___ ИСХОДНЫЙ ТЕКСТ

Статья посвящена исследованию сущности эзопова языка как особой модели речевого поведения советской интеллигенции послевоенной эпохи, основанной на завуалированном выражении идеологически недопустимого комплекса значений и смыслов. В ней рассматриваются наиболее эффективные приёмы кодирования необходимой информации в драматургическом тексте, выявляются особенности их языкового воплощения и реконструируются стратегии развенчания навязываемого мировидения.

Главной целью исследования является осмысление основных закономерностей превращения эзопова языка из важнейшего коммуникативного регистра означенного времени в стиль мышления целого поколения, а также той роли, которую в этом процессе сыграло драматическое искусство.

Материалом для проведённого анализа послужили тексты наиболее значимых пьес рассматриваемой эпохи, созданных в 1950-1980-е гг. М. М. Ро-щиным, Л. Г Зориным, А. В. Вампиловым и т.д.

В качестве наиболее достоверного источника теоретического осмысления советской послевоенной драматургии к исследованию были привлечены данные сплошной выборки из заметок, очерков, дневников перечисленных выше авторов явно носящие автометадескриптивный характер. Статья адресована студентам, аспирантам и преподавателям филологических факультетов, интересующимся вопросами отражения советской идеологии в искусстве второй половины XX века.

Ключевые слова: Эзопов язык, мистификация, кодирование, развенчание, идеология.

I. М. Kappusheva

ESOPIAN LANGUAGE AS A WAY OF RITUAL DESTRUCTION OF SOVIET IDEOLOGY IN DRAMA IN THE SECOND HALF OF XX CENTURY

The article studies Aesopian language as a special model of the speech behavior typical of Soviet intelligentsia of postwar period and founded on the complex ideologically forbidden meanings and senses. It studies essential ways of coding necessary information in dramatic text, reveales the most important features of text actualization, reconstructs the most effective strategies of suggestive worldoutlook. The main purpose of the study is the comprehension of basic rules of transforming Aesopian language from the most important communication register of the above-mentioned time in mean-style of whole generations, and the role, which was played bythe dramatic art in this process.

The most significant plays of the considered period, created in 1950-1980-s by M. M. Roschin,

L. G. Zorin, A. V. Vampilov and etc served the material for the analysis.

As the most relevant source of the theoretical comprehension of Soviet postwar drama to this investigation were attracted data of detailed choice, namely notes, essays and diary books of the above-mentioned authors, which were characterized by autometadescriptive features.

______
___ ВЫДЕРЖКИ ИЗ ДАННЫХ

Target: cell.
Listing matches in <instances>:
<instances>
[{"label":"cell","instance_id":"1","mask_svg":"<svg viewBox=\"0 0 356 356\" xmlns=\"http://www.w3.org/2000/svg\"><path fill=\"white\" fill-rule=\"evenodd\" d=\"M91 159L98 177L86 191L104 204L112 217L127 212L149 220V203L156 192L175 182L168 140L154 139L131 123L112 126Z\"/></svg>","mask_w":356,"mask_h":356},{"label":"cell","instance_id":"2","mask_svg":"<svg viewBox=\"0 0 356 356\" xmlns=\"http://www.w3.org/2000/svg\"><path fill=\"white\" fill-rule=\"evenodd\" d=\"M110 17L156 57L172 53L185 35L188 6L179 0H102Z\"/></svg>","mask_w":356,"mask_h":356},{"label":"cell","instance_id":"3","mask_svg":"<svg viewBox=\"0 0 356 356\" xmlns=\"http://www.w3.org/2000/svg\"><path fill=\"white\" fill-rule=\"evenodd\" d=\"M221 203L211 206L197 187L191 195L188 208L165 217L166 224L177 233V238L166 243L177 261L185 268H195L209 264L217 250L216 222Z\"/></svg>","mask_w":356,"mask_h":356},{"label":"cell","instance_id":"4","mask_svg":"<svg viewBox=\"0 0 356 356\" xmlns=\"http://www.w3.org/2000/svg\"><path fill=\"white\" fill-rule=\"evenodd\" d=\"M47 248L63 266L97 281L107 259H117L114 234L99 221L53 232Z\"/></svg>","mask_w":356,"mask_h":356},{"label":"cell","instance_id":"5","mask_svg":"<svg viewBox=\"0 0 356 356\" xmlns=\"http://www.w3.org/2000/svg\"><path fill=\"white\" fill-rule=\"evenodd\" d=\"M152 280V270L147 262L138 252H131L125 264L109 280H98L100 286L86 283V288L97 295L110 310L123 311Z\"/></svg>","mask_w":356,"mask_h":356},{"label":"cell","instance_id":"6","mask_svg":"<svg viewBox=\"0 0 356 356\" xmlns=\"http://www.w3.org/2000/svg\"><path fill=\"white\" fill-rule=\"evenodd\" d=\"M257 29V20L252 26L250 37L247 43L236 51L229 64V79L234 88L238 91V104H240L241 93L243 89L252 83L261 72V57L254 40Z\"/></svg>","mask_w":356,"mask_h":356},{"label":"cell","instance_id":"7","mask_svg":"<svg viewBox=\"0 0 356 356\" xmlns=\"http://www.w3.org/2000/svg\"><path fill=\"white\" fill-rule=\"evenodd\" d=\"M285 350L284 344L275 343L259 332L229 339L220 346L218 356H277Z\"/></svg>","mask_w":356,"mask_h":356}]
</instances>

______

ТРЕБОВАНИЯ
1) Перепишите без изменений фрагмент текста об эзоповом языке: начните с места, где стоят слова «Материалом для проведённого», и остановитесь после слов «половины XX века.».
2) Выпишите все строки, в которых встречается слово «instances», с учетом регистра букв.

ОТВЕТЫ ПО ЗАДАНИЯМ
1)
Материалом для проведённого анализа послужили тексты наиболее значимых пьес рассматриваемой эпохи, созданных в 1950-1980-е гг. М. М. Ро-щиным, Л. Г Зориным, А. В. Вампиловым и т.д.

В качестве наиболее достоверного источника теоретического осмысления советской послевоенной драматургии к исследованию были привлечены данные сплошной выборки из заметок, очерков, дневников перечисленных выше авторов явно носящие автометадескриптивный характер. Статья адресована студентам, аспирантам и преподавателям филологических факультетов, интересующимся вопросами отражения советской идеологии в искусстве второй половины XX века.

2)
Listing matches in <instances>:
<instances>
</instances>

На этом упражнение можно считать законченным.